You do not need to let your employer know about your physical presence period as nothing is shown on the W-2 or otherwise reported to the IRS that you expect to qualify for the foreign earned income exclusions. This is true even if you submitted Form 673 to your payroll department.
You need to wait to file your tax return until you have qualified for the exclusions. This means that you may need an extension of time to file if you do not yet have your 330 full foreign days. If you submit the return before you qualify, the IRS most likely will send a tax bill to you as if you had worked in the states during the entire period. The IRS has a well-developed extension process so that you can qualify before you file. See our web page on Extensions and pay particular note to the discussion on Form 2350.

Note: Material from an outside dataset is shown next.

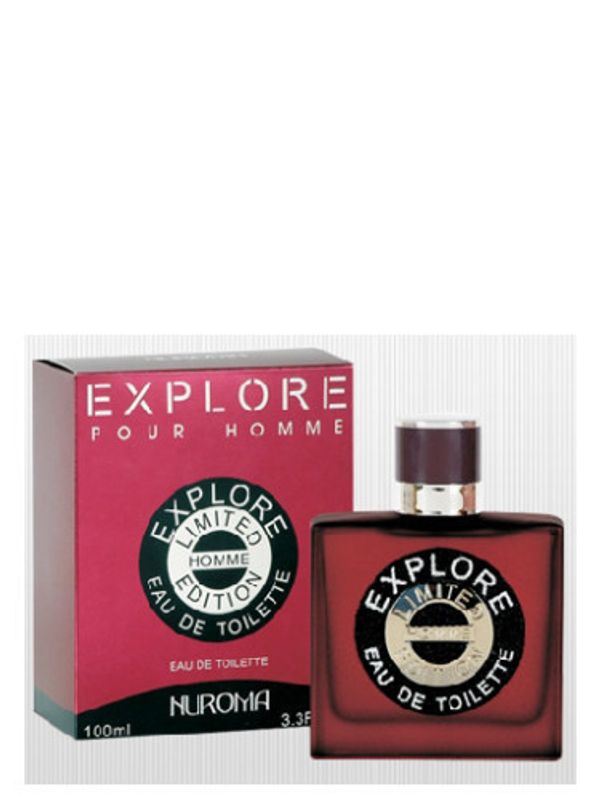 Nuroma Explore Pour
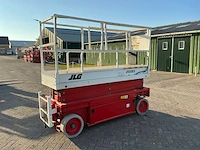 Jlg 2033e3 hoogwerker - afbeelding 9 van  13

While you can always file an amended return within certain time limitations, we suggest that you file an extension as provided by the IRS. This not only avoids delays in receiving a refund, it also a more efficient use of your and the IRS' resources. Please note that all amended returns are further subject to scrutiny - a much greater percentage of amended than original returns are selected for examination.
The IRS does not detail what documentation is needed to prove the travel dates shown on your tax return. Any documentation will be subject to the auditor's judgment based on the facts of your situation. In our experience, we have seen IRS agents request a copy of the employment contract as well as a copy of any air tickets in and out of the US. An agent may request further documentation from your company's travel department to support your claims and could even ask border security for your travel across US borders.
If you spend your home leave across the border in Mexico or Canada, you should try to keep some type of documentation to support your claim. Receipts and credit card statements may help.